• **TEXT UNDER STUDY**:
== == ==

Indefinite integration of $\sqrt{f(x)/x^2}$

Question

If $$f(x) =\frac {x+2}{2x+3}$$ then the integral $$ \int{\sqrt{\frac{f(x)}{x^2}}}\,dx$$ is equal to?

The expression is way beyond my comprehension, no idea in this case.

Answer 1

Let $$\displaystyle I = \int\frac{1}{x}\sqrt{\frac{x+2}{2x+3}}dx\;,$$ Now Let $\displaystyle \frac{x+2}{2x+3}=t^2\Rightarrow \frac{(2x+3)+1}{2x+3}=2t^2\;,$

Then $$\displaystyle -\frac{1}{(2x+3)^2}dx = 2tdt$$ and $$\displaystyle 2x+3=\frac{1}{2t^2-1}\Rightarrow 2x=\frac{4-6t^2}{2t^2-1}$$

So Integral $$\displaystyle I = \int\frac{2}{2x}\cdot \sqrt{\frac{x+2}{2x+3}}dx = -\int\frac{2t\cdot 2t\cdot (2t^2-1)}{(4-6t^2)\cdot (2t^2-1)^2}dt = 2\int\frac{t^2}{(3t^2-2)(2t^2-1)}dt$$

So $$\displaystyle I = 2\int \left[\frac{2(2t^2-1)-(3t^2-2)}{(3t^2-2)\cdot (2^t2-1)}\right]dt = 4\int\frac{1}{3t^2-2}dt-2\int\frac{1}{2t^2-1}dt$$

So we get $$\displaystyle I = \frac{4}{3}\int\frac{1}{t^2-\left(\sqrt{\frac{2}{3}}\right)^2}dt-\int\frac{1}{t^2-\left(\frac{1}{\sqrt{2}}\right)^2}dt$$

Now Using the formula $$\displaystyle \int\frac{1}{x^2-a^2}dx = \frac{1}{2a}\ln\left|\frac{x-a}{x+a}\right|+\mathcal{C}$$

Perhaps someone have better method then that.

== == ==

• **Collected data**:

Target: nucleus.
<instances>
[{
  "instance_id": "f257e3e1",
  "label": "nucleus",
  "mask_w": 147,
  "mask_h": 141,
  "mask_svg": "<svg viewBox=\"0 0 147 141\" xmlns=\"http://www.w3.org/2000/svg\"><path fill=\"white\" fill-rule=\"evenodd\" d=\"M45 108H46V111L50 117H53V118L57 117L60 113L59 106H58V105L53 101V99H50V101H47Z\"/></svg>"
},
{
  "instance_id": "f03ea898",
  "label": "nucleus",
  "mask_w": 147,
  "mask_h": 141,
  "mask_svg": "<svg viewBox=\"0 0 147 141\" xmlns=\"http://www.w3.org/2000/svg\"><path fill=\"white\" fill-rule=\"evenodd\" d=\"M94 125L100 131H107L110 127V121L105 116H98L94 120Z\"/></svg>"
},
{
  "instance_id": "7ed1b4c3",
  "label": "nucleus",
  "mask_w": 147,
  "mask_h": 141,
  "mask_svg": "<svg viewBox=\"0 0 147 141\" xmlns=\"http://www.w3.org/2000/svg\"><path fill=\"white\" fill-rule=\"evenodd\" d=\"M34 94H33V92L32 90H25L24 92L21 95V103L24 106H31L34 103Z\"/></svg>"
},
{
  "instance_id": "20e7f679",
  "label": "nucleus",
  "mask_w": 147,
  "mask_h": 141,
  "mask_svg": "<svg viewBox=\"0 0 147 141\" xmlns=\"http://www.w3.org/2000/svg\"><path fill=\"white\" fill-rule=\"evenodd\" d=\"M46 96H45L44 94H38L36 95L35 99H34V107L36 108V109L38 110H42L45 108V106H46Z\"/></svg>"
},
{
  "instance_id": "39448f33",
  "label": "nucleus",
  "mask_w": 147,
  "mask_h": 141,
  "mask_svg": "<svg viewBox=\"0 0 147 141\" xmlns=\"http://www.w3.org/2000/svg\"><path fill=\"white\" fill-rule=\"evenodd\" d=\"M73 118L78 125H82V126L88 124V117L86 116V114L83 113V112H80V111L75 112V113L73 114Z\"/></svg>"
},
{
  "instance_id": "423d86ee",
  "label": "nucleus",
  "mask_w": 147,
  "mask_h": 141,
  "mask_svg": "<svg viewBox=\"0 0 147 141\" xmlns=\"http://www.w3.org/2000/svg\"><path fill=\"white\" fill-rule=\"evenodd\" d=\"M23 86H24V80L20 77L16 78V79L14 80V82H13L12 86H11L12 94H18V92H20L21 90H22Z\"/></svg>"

== == ==

• **TASK 1**: In the integral thread, what substitution does Answer 1 make?
• **TASK 2**: Write out the integral thread from "So $$\displaystyle I" to "method then that.".

• **TASK RESPONSE 1**: It sets (x+2)/(2x+3) = t².

• **TASK RESPONSE 2**:
So $$\displaystyle I = 2\int \left[\frac{2(2t^2-1)-(3t^2-2)}{(3t^2-2)\cdot (2^t2-1)}\right]dt = 4\int\frac{1}{3t^2-2}dt-2\int\frac{1}{2t^2-1}dt$$

So we get $$\displaystyle I = \frac{4}{3}\int\frac{1}{t^2-\left(\sqrt{\frac{2}{3}}\right)^2}dt-\int\frac{1}{t^2-\left(\frac{1}{\sqrt{2}}\right)^2}dt$$

Now Using the formula $$\displaystyle \int\frac{1}{x^2-a^2}dx = \frac{1}{2a}\ln\left|\frac{x-a}{x+a}\right|+\mathcal{C}$$

Perhaps someone have better method then that.